C’est aujourd’hui à Terrebonne qu’a lieu la première conférence des présidentes et présidents depuis l’arrivée de Pauline Marois à la tête du Parti Québécois. Voici son discours prononcé ce matin dans lequel elle met en lumière le projet de loi sur l’identité québécoise déposé cette semaine à l’Assemblée nationale.
«Chers amis,
Bonjour,
C’est la première fois depuis mon élection à la tête du Parti Québécois que nous avons le plaisir de nous rencontrer.
Merci aux gens de Lanaudière de nous accueillir. Un bonjour tout particulier à Jocelyne Caron et Luc Thériault. Merci d’être avec nous ce matin.

* LISTE DES ENTRÉES:
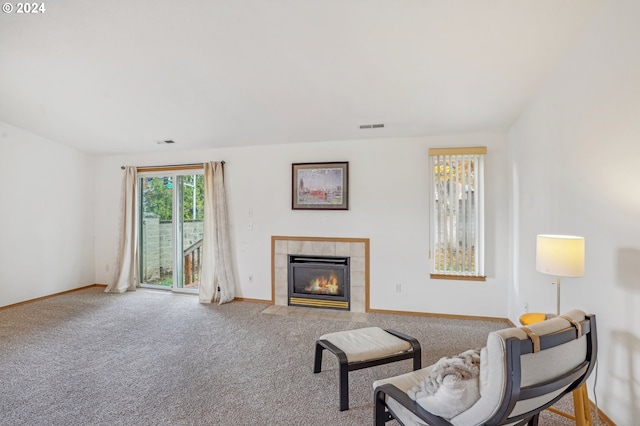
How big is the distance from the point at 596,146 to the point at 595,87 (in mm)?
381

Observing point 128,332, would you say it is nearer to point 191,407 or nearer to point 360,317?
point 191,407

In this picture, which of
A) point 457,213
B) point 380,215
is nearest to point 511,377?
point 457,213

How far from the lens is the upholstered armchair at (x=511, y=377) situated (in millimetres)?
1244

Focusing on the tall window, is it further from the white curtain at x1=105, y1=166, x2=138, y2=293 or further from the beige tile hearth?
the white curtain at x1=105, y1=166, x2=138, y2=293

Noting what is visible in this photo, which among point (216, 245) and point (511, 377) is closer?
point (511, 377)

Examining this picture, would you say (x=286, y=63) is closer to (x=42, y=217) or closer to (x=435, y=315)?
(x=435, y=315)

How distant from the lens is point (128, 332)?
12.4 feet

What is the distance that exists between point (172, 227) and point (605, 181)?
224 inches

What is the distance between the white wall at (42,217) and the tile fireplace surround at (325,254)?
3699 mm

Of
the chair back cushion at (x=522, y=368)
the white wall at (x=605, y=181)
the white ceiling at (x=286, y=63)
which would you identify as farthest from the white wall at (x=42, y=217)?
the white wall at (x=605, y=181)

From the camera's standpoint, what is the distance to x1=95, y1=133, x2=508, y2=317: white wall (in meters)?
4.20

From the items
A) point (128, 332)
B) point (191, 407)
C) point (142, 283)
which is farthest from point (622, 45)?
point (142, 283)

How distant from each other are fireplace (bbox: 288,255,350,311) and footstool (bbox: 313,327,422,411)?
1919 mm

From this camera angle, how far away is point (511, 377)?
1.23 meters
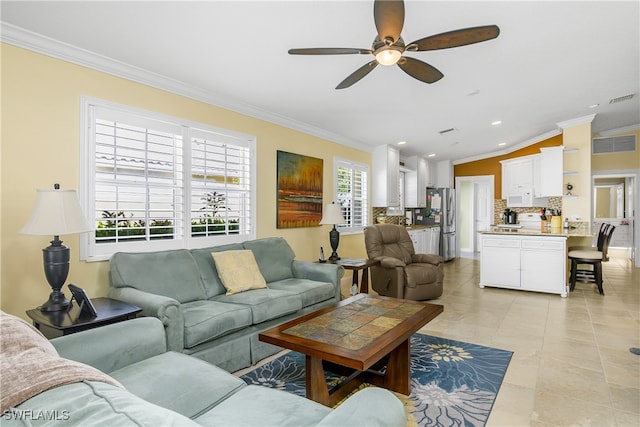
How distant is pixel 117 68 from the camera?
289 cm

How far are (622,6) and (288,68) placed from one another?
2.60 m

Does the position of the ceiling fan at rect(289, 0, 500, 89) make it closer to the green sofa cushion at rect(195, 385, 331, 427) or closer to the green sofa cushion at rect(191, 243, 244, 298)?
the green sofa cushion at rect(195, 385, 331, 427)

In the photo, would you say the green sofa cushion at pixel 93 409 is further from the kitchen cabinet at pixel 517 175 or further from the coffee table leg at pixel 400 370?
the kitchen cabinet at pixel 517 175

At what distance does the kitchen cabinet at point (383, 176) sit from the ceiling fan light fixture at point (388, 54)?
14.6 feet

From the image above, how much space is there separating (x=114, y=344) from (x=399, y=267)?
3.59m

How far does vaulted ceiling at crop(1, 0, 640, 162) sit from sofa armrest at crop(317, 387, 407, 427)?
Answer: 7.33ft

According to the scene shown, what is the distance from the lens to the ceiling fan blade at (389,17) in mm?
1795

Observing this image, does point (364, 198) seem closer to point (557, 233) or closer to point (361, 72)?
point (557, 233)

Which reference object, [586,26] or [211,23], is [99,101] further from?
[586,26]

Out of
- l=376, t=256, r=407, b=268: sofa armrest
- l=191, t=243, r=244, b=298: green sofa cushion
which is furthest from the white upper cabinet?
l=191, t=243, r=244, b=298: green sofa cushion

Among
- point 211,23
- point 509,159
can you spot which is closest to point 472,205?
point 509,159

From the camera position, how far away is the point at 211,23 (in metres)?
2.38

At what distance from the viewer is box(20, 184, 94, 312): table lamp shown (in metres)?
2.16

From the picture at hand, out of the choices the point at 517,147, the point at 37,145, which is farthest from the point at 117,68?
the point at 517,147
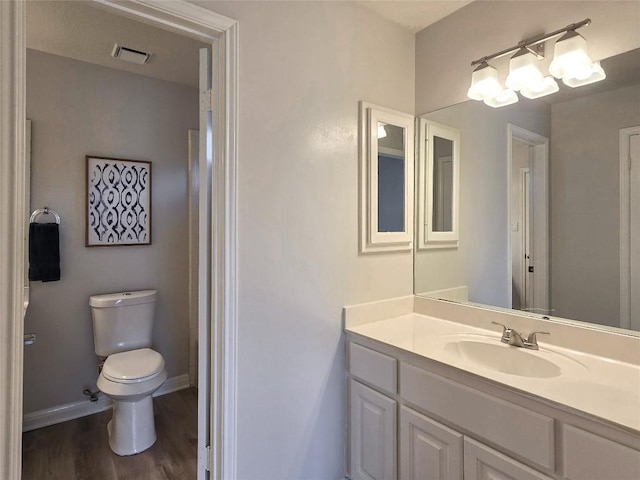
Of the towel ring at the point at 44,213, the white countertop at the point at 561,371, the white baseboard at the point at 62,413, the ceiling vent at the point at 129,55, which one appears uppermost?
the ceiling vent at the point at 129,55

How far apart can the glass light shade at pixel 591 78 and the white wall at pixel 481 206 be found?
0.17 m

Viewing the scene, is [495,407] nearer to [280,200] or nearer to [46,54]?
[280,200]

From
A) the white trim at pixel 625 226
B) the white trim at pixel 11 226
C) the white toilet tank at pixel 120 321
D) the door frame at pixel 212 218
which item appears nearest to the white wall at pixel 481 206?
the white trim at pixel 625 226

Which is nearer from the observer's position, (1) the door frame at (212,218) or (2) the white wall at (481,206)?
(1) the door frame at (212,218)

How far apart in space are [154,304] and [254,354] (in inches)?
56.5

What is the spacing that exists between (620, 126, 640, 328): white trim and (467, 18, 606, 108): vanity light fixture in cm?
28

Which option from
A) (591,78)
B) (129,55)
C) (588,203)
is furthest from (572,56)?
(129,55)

---

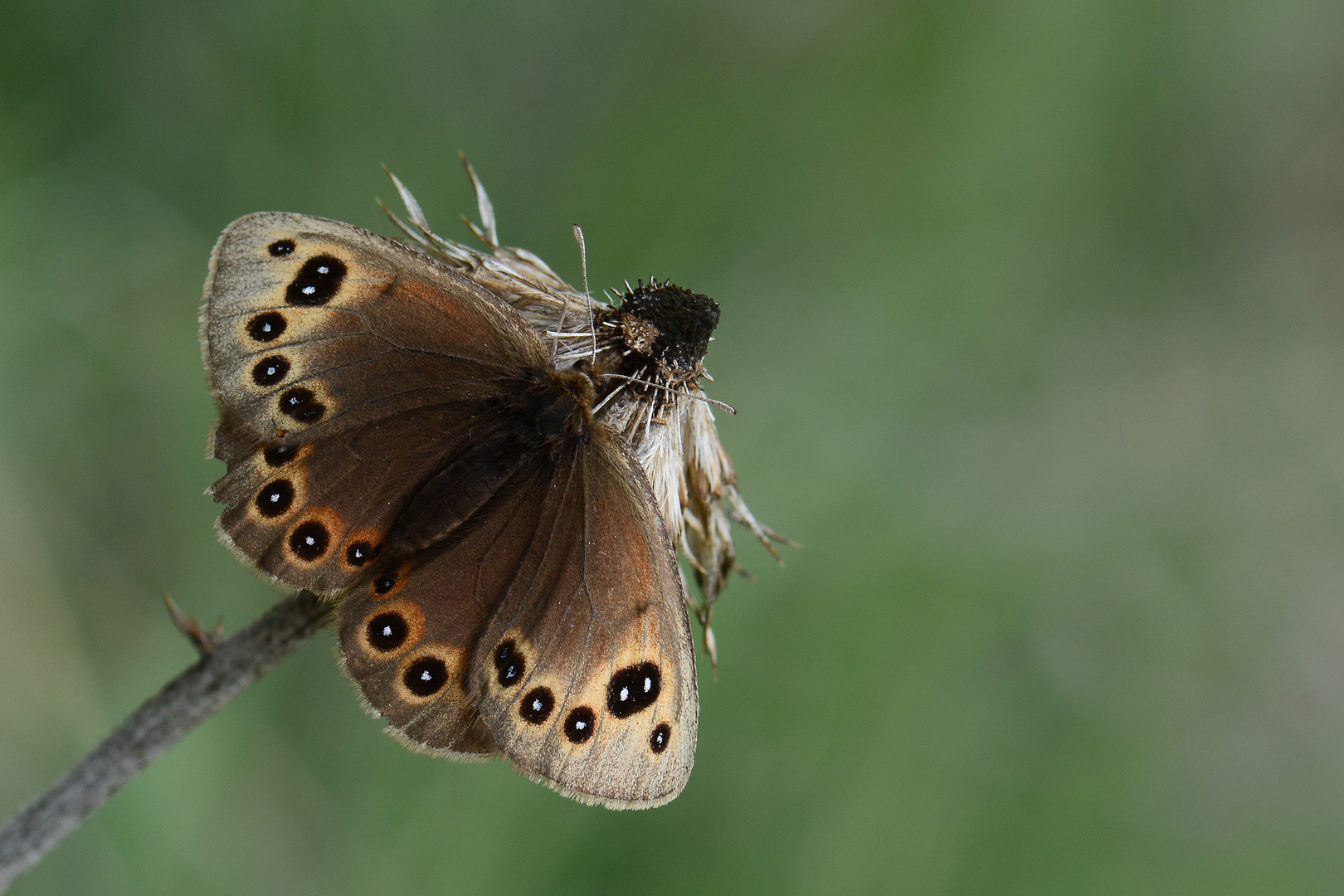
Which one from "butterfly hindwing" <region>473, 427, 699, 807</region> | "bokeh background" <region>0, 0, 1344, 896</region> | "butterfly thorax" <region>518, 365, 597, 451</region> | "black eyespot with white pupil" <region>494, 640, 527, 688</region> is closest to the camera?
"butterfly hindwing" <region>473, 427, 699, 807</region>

* CONSIGNES DE L'EXERCICE:
1. Reproduisez sans aucune modification tout le passage de l'extrait fourni qui va de « C’est aujourd’hui à » jusqu'à « de nous rencontrer. ».
2. D'après l'extrait fourni, dans quelle ville se tient la première conférence des présidentes et présidents ?

* RÉPONSES PAR CONSIGNE:
1.
C’est aujourd’hui à Terrebonne qu’a lieu la première conférence des présidentes et présidents depuis l’arrivée de Pauline Marois à la tête du Parti Québécois. Voici son discours prononcé ce matin dans lequel elle met en lumière le projet de loi sur l’identité québécoise déposé cette semaine à l’Assemblée nationale.
«Chers amis,
Bonjour,
C’est la première fois depuis mon élection à la tête du Parti Québécois que nous avons le plaisir de nous rencontrer.

2. À Terrebonne.